Thin, light and sleek, Ultrabooks are the "Windows version of the MacBook Air," CNET's Dan Ackerman says. Ultrabooks pack enough power to blast through everyday tasks with ease (photo editing, yes; graphics-heavy gaming, no), and they're easier to tote around than a traditional laptop.
The Toshiba Satellite U845T-S4168 (Est. $800) is the best cheap Ultrabook, experts say. Faster than its rivals, with an ultra-slim aluminum shell and outstanding battery life, it's "a hard notebook to ignore," says Laptop Magazine, where it makes both the Best Laptops and Top 10 Ultrabook lists."If you're looking for a decent all-around laptop for under $800, this is a great place to start," agrees CNET, where the Toshiba also wins a Best Laptop prize.
The Toshiba laptop starts with basic Ultrabook specs -- swift Core i5 processor, 6 GB of RAM -- but adds a fast-booting 128 GB solid-state drive that completely replaces the old-school spinning hard drive (and lets it outrace the competition in test after test).

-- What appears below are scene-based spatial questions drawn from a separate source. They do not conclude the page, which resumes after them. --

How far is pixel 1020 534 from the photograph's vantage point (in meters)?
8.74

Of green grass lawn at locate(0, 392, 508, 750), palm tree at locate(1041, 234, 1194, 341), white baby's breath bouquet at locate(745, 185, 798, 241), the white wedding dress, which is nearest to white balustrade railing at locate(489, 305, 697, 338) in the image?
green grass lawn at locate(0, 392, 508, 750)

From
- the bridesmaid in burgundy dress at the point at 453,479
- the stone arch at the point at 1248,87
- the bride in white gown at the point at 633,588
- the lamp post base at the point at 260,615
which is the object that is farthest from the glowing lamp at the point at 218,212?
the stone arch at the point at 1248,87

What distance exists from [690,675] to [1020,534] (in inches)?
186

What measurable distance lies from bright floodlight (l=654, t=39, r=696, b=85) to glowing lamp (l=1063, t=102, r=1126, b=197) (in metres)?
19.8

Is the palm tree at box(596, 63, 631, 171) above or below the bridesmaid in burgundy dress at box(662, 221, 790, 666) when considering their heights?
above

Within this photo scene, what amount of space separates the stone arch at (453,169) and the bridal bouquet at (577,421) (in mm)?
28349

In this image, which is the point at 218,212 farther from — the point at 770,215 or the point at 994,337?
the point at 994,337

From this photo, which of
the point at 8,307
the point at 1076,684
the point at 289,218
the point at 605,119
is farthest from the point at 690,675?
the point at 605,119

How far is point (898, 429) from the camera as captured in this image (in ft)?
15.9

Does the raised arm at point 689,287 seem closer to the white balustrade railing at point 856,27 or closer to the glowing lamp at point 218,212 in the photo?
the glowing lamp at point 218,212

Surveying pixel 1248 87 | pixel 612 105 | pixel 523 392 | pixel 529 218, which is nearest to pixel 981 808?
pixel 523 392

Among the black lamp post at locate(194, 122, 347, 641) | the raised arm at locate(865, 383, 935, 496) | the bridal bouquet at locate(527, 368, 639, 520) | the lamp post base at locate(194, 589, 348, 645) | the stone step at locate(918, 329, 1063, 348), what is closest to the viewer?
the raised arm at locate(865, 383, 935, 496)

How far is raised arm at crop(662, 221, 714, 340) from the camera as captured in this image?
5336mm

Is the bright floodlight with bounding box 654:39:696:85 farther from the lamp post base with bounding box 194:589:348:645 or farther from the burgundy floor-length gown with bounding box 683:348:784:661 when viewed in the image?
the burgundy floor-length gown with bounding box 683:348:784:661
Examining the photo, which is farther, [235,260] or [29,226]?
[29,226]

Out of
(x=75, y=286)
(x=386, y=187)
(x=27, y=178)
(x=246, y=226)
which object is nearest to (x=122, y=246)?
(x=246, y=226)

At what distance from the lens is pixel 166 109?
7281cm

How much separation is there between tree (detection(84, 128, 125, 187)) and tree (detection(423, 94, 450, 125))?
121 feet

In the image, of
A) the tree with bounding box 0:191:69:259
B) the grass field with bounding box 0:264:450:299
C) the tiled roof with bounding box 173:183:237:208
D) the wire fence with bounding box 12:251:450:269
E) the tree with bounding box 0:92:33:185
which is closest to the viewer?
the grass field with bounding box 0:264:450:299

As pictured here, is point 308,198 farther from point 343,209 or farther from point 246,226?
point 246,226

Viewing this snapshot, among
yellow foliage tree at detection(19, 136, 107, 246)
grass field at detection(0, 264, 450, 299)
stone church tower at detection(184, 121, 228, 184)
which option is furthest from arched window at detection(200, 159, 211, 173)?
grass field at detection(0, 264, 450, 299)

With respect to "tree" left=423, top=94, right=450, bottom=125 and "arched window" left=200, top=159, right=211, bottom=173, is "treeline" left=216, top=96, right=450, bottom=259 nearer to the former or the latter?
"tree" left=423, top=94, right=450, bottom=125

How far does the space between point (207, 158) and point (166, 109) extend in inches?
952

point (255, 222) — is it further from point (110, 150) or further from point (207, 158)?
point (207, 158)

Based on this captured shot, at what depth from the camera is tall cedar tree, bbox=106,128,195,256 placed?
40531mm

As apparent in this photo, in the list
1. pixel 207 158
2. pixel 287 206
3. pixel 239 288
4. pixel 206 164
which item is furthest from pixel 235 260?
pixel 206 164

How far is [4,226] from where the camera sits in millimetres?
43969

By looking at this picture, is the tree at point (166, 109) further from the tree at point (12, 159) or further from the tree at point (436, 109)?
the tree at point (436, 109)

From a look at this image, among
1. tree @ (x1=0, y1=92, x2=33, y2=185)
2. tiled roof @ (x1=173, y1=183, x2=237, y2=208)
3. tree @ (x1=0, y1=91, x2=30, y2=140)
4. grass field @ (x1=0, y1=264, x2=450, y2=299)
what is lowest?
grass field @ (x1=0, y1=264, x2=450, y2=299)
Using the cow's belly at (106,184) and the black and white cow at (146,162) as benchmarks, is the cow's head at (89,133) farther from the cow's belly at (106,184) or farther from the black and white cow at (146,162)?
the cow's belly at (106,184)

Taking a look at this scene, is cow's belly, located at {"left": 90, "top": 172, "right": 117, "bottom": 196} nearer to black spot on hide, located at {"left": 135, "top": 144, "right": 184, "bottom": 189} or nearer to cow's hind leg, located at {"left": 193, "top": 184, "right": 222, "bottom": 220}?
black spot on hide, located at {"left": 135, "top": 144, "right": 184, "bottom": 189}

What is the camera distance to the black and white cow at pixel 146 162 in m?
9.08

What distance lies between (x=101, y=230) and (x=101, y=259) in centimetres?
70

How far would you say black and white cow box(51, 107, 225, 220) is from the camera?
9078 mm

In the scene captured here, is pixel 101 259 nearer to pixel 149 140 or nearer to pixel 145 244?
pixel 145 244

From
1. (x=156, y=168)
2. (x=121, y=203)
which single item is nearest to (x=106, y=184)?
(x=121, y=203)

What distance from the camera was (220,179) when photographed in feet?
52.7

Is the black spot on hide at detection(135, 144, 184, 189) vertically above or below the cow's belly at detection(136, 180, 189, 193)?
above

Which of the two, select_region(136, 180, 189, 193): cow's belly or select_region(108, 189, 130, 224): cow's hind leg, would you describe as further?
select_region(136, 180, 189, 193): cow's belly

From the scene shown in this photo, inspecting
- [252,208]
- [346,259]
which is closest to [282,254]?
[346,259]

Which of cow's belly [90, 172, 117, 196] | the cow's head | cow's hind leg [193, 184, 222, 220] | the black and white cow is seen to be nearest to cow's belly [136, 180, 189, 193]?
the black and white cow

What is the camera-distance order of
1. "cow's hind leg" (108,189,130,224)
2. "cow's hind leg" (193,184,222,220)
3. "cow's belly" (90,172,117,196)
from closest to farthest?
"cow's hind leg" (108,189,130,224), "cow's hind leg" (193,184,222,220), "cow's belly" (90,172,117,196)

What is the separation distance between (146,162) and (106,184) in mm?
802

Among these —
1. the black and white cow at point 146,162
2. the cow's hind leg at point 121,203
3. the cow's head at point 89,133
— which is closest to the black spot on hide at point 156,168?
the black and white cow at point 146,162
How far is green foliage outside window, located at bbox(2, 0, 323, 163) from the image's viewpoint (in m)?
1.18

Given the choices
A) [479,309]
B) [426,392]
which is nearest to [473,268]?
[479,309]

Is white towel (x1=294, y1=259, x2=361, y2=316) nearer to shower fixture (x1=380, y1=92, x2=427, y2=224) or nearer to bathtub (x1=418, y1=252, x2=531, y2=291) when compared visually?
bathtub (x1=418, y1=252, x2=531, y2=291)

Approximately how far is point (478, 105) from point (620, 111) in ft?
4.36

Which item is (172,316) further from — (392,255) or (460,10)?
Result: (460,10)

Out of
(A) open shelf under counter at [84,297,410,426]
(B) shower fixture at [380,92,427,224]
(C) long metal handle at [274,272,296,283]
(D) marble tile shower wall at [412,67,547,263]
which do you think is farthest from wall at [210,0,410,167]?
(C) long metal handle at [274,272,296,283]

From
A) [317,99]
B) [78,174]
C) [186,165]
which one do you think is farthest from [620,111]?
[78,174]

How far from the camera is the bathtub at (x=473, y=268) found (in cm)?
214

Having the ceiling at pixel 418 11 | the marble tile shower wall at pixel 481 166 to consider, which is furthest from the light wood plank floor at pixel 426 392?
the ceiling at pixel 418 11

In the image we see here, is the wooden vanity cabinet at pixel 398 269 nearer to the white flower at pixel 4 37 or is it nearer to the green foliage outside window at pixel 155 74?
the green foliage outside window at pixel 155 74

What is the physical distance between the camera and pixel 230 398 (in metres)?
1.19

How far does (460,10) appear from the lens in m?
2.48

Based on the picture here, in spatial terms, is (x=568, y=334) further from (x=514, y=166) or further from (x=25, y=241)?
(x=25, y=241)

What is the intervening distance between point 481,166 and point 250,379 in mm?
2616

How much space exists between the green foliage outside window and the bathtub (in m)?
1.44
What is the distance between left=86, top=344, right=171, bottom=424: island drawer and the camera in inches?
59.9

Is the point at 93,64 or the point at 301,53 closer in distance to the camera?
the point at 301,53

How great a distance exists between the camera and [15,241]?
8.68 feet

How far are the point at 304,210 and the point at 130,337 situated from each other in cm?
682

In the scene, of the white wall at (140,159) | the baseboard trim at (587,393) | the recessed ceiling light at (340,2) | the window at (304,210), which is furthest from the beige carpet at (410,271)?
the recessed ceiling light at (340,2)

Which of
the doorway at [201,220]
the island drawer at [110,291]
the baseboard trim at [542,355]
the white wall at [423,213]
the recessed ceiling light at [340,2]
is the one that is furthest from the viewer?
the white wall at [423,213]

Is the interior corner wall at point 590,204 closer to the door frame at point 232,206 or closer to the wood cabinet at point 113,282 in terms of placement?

Battery life leads the class; expect anywhere from six to nearly 10 hours of web browsing or video streaming.
The 14-inch touch screen responds instantly to the touch: "We breezed through the Windows 8 interface with ease," Laptop Magazine says. It looks good, too -- "handsome," says PCMag.com, where it earns an "Excellent" rating. Its slender brushed-aluminum body feels solid but weighs only 3.8 pounds.
The Toshiba Satellite U845T-S4168 is sold exclusively through the Microsoft Store. Other configurations of the Toshiba Satellite U845T with a hybrid drive (32 GB SSD paired with a 500 GB traditional hard drive) are available through other retailers, but cost a little more.
If the Toshiba's $800 price tag breaks your budget, you can go cheaper -- but there are trade-offs.
The Asus VivoBook X202E-DH31T (Est. $450) is just about the cheapest touch-screen laptop you can buy. It's got the requisite MacBook Air-esque tapered aluminum body in pint-sized form (11.6-inch screen and weighs less than 3 pounds). The touch screen works beautifully in tests, and you get 32 GB of free cloud storage for three years.
Now for the trade-offs: To shave costs, this Asus Ultrabook gets a weaker processor (Intel Core i3) and no solid-state drive. As a result, it's notably slower than the Toshiba Ultrabook. It's still fine for day-to-day stuff (streaming video, heavy web browsing, etc.), as long as you don't multitask too much. Hard-core gamers and photo/video editors need not apply, though. The battery's weak, too -- don't expect any more than four hours per charge.